Energiewende: Zwischen Wirklichkeit und Realität liegen Welten
Dr. Frank Augsten: Thüringen schwimmt auf der grünen Welle
Zur aktuellen Diskussion über eine Energiewende für Thüringer erklärt Dr. Frank Augsten, Landessprecher von BÜNDNIS 90/DIE GRÜNEN:
"Es freut uns, dass auch die anderen Parteien endlich die Wichtigkeit der Erneuerbaren Energien erkannt haben und unsere Konzepte zu kopieren versuchen. Doch betrachtet man die Realität, liegen zwischen Wirklichkeit und Schein Welten. Wir fordern ein grundlegendes Umdenken in der Energiepolitik.
Sowohl CDU und SPD setzen in Regierungsverantwortung, in Bund und Land, auf Energien aus dem letzten Jahrhundert, die auf das Abstellgleis gehören. Die Versuche der CDU, die Atomkraft neben den Erneuerbaren Energien als Zukunftsoption zu etablieren, sind nicht nur ökologisch und sozial unverantwortbar, diese Kombination ist auch energiewirtschaftlich nicht tragbar. Genauso setzt Herr Machnig und die SPD auf die Kohlekraft. Dies ist keine zukunftsfähige Energiepolitik.

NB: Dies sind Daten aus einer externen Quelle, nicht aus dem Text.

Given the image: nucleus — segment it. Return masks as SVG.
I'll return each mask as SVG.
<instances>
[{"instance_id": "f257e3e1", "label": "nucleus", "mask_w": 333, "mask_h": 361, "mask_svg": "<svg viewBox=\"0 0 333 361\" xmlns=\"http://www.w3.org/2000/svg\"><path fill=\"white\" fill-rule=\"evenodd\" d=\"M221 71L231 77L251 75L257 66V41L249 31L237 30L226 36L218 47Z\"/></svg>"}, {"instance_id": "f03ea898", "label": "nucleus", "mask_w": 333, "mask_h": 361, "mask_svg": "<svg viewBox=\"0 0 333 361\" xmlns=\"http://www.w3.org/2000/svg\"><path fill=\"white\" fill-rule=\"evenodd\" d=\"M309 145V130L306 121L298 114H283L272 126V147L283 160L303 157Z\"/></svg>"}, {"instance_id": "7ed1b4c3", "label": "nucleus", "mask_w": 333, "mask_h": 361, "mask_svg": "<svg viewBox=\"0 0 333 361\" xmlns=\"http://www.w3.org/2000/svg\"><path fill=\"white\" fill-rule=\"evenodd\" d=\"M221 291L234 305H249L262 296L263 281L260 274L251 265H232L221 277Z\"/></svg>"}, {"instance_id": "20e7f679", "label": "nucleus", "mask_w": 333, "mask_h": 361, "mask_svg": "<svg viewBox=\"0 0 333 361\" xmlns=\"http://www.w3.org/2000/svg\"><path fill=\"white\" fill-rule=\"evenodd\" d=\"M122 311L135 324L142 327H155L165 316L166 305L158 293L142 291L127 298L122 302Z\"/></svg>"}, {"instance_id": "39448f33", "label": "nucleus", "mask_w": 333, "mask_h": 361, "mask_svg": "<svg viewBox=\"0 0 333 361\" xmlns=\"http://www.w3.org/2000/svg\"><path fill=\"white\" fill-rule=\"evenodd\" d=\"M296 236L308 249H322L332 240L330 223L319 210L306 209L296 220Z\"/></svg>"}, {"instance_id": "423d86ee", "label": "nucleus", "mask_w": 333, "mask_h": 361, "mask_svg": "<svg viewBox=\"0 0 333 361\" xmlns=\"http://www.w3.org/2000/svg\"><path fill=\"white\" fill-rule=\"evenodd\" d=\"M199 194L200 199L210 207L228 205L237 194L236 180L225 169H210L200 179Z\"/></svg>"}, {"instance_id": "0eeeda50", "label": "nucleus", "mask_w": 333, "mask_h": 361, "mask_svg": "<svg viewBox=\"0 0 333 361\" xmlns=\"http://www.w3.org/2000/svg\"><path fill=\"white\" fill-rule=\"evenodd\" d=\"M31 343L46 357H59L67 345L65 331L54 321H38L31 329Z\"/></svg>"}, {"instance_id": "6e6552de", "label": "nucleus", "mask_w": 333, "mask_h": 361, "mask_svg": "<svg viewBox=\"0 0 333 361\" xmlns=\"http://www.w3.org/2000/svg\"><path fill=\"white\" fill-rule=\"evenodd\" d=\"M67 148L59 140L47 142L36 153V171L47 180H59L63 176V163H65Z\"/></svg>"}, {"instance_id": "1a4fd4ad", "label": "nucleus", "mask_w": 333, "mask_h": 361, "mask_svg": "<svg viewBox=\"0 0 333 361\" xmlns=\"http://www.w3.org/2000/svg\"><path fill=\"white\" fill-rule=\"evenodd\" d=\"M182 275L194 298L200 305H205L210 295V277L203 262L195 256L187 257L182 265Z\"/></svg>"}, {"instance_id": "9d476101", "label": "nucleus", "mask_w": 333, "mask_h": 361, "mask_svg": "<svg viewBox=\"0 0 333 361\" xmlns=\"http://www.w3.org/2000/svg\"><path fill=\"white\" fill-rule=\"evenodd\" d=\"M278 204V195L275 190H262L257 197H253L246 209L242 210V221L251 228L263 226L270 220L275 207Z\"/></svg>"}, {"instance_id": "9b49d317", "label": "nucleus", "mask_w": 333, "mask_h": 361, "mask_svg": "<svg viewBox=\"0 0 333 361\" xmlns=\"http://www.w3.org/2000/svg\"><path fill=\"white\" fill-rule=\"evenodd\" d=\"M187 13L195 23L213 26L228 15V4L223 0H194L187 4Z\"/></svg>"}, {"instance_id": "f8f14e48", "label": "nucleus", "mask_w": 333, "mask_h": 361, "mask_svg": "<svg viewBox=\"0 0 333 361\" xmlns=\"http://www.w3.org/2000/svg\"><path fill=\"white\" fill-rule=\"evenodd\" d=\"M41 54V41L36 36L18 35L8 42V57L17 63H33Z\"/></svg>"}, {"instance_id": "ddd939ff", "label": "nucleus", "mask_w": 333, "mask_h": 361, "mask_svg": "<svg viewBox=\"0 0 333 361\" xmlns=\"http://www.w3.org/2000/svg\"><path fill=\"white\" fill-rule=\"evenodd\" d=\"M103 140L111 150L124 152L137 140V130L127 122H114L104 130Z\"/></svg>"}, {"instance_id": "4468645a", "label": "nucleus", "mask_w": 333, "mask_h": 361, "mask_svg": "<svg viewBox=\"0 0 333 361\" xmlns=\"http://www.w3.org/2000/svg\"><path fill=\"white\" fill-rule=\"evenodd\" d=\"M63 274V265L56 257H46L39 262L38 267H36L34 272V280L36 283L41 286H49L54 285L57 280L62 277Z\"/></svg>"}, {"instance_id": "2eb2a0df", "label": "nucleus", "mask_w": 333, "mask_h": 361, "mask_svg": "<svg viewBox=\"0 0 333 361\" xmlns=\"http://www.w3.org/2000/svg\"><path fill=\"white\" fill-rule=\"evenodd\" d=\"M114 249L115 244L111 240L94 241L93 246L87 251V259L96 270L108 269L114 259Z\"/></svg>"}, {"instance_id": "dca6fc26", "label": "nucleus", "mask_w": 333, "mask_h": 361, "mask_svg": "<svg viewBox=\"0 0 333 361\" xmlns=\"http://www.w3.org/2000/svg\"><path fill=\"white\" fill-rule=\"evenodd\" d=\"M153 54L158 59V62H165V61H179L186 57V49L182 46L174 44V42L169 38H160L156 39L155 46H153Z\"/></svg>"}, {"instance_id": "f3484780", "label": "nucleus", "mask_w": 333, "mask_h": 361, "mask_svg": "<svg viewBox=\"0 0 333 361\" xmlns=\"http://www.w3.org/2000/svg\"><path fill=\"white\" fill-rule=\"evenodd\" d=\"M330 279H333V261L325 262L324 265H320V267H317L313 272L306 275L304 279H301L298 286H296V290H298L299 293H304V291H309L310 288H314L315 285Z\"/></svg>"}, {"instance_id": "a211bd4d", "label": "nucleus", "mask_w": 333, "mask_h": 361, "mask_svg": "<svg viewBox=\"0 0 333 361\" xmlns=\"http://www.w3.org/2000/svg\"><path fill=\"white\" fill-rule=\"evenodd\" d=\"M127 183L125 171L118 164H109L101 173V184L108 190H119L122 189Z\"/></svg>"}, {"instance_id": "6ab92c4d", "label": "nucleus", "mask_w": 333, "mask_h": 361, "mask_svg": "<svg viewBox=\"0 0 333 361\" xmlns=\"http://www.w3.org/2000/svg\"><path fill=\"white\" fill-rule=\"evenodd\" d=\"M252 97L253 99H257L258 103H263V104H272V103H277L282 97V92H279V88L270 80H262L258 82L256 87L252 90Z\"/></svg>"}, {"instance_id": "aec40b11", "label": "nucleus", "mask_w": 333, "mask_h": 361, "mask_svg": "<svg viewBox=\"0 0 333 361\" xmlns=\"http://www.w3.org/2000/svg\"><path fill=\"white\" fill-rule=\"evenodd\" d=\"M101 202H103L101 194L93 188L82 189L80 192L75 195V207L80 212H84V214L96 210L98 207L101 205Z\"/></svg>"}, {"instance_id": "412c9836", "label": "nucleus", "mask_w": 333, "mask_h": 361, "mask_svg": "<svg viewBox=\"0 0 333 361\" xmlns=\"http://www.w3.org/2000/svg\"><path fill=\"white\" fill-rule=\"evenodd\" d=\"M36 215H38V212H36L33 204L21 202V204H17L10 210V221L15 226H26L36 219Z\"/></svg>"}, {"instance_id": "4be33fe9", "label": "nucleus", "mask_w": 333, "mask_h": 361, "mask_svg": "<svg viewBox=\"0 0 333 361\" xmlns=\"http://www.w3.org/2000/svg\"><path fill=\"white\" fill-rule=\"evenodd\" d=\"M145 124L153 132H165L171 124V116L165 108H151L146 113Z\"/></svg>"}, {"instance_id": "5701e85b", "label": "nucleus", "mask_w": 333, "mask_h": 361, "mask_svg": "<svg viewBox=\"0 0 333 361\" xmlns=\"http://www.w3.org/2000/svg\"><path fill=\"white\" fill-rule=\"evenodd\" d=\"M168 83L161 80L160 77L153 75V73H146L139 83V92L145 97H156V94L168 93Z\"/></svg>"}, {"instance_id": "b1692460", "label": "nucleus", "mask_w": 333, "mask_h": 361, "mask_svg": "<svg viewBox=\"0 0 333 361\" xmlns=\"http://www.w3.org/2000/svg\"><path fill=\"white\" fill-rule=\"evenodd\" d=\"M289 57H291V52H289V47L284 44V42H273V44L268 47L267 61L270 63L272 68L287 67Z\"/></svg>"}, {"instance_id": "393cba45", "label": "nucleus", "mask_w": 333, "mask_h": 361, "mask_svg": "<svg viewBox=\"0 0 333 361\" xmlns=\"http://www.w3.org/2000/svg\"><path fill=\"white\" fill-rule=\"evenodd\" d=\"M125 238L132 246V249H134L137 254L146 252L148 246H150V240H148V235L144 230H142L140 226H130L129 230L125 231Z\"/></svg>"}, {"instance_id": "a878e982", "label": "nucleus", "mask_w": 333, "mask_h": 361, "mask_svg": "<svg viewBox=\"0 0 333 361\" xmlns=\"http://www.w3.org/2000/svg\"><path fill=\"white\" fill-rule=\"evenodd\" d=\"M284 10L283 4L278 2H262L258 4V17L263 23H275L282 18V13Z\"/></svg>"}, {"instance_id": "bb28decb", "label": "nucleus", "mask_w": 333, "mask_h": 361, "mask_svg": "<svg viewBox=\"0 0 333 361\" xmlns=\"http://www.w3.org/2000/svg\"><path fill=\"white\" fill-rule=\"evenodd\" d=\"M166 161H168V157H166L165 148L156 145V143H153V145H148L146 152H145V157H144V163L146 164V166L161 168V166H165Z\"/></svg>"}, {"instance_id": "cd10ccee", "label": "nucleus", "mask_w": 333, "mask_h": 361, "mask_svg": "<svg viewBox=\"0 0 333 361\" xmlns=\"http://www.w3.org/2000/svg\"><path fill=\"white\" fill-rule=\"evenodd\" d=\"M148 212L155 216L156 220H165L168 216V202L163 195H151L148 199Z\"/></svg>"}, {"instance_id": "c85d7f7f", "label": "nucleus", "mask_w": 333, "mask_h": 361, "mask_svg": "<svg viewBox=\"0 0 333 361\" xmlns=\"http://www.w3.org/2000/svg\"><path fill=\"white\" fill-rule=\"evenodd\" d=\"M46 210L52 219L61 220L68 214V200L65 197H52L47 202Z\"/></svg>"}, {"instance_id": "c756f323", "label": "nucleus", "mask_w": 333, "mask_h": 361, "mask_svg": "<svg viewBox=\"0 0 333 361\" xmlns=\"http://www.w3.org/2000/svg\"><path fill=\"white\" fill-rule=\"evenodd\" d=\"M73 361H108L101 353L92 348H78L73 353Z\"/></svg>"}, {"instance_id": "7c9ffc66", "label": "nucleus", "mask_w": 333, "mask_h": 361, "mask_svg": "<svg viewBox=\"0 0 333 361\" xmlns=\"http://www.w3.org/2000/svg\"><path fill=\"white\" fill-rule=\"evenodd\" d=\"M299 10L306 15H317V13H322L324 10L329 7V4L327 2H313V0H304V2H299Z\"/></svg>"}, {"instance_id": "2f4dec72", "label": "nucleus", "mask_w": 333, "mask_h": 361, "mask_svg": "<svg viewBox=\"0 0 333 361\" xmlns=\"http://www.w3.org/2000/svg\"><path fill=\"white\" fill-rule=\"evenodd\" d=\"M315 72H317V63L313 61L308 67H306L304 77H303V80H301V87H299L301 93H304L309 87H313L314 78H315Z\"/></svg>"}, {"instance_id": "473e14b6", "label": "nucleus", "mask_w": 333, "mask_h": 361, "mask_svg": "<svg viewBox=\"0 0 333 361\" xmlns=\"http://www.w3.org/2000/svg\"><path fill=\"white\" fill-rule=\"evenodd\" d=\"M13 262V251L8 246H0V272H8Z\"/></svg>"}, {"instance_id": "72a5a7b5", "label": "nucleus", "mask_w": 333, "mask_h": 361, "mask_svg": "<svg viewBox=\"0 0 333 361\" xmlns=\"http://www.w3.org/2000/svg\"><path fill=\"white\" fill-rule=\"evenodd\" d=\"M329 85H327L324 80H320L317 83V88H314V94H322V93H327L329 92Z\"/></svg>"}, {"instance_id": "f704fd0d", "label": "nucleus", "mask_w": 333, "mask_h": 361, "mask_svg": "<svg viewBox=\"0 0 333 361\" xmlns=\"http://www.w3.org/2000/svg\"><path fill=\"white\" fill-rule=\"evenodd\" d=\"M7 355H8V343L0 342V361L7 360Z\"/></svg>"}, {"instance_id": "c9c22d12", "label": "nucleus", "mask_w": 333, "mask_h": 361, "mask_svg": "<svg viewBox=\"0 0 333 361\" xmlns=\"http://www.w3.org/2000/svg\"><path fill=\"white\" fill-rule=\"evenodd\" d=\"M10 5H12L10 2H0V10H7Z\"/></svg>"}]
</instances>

Die bundesweit tätige und anerkannte Agentur für erneuerbare Energien hat Ende vorigen Jahres zum Thema ein Ranking veröffentlicht. Thüringen liegt in den wichtigen Bereichen auf den hinteren Plätzen. Thüringen hat zum Beispiel ein hervorragendes Bioenergieprogramm, welches Parlament und Landesregierung wohlwollend zur Kenntnis genommen hat. Das war es aber auch schon, denn Geld gibt es dafür nicht.
Thüringen ist Spitze in der Produktion von Solarmodulen, aber nicht in der Anwendung. Mantraartig trägt die Landesregierung die Mär vom "Thüringen als schwarzes Loch Deutschlands" vor sich her. Offensichtlich fürchten sich viele der politisch Verantwortlichen, die in den Aufsichtsräten und Vorständen großer Energieunternehmen sitzen, vor sinkenden Verkaufszahlen bei Kohle, Erdöl, Gas und Atomstrom. Anders ist es nicht zu erklären, dass sie auf beiden Ohren taub zu sein scheinen, wenn Solaranlagenbetreiber die hervorragende Ausbeute loben.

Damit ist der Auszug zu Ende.